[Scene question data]
— BEGIN —
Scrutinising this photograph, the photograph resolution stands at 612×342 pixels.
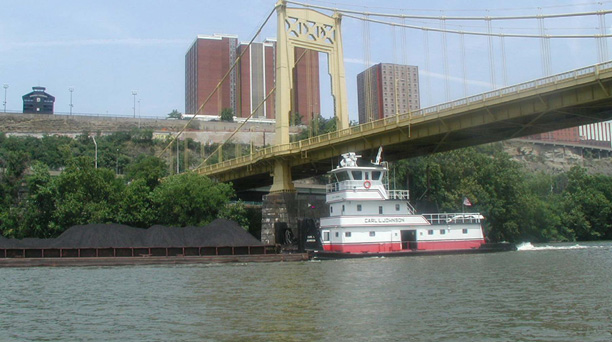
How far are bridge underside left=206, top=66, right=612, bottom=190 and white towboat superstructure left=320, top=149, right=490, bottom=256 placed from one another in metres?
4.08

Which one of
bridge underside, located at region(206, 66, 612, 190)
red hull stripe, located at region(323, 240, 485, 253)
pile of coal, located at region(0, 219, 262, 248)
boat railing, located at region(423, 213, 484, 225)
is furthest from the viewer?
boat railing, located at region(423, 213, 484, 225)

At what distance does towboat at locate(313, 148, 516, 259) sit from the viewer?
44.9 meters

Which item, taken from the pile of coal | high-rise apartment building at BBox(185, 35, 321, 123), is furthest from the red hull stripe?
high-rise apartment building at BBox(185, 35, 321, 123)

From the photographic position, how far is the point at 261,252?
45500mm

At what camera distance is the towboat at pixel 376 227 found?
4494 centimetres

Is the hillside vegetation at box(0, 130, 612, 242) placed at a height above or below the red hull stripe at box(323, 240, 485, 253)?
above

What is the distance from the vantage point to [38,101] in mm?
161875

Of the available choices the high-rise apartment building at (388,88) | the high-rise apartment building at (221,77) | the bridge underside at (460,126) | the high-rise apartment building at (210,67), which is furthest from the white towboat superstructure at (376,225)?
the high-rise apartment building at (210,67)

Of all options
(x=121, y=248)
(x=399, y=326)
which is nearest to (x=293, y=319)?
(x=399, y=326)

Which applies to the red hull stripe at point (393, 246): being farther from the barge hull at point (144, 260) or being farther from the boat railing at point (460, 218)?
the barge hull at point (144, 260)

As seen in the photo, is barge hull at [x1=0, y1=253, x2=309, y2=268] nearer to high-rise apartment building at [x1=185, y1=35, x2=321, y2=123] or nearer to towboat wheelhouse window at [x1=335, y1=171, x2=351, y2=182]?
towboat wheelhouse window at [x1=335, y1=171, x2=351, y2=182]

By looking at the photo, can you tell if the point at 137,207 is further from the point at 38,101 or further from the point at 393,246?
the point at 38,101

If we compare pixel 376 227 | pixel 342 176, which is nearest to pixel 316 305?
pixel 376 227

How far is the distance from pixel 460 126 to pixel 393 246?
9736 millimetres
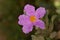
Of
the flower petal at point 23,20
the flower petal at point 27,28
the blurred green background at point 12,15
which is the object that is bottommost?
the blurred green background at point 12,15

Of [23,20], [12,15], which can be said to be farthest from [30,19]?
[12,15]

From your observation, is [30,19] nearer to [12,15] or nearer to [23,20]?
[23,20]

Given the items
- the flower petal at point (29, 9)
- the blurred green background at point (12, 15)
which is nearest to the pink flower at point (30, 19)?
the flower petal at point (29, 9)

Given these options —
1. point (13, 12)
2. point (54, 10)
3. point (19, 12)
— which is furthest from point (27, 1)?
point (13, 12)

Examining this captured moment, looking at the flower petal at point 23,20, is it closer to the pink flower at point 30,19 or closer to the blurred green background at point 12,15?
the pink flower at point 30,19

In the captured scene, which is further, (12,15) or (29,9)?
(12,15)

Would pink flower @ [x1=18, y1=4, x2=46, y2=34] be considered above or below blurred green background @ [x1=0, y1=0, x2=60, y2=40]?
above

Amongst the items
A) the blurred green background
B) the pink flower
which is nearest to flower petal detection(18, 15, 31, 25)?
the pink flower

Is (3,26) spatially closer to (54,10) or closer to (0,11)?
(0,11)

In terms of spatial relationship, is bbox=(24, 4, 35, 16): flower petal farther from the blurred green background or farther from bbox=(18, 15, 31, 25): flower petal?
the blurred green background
— END —
— BEGIN —
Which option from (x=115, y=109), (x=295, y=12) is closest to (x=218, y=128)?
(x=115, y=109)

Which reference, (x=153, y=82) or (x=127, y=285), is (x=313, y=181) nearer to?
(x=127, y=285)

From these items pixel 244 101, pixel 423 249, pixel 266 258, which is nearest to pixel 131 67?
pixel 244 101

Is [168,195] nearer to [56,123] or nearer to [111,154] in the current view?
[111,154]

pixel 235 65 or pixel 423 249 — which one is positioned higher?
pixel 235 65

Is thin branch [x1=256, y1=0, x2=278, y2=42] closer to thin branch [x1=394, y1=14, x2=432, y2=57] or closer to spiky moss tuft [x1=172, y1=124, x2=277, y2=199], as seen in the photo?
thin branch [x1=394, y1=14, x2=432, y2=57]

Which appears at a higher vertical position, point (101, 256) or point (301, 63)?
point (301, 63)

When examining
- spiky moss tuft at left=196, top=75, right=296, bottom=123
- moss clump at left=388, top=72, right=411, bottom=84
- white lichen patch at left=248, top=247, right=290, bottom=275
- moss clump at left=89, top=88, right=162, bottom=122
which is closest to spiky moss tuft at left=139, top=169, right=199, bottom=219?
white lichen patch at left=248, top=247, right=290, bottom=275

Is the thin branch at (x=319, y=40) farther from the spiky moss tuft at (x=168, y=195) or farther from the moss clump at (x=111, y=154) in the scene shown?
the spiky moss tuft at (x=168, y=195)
— END —
List every line of the data above that contains the string "captured".

Examining this captured moment, looking at the flower petal at point 23,20, is it closer to the pink flower at point 30,19 or closer to the blurred green background at point 12,15?
In the captured scene, which is further, (12,15) or (29,9)?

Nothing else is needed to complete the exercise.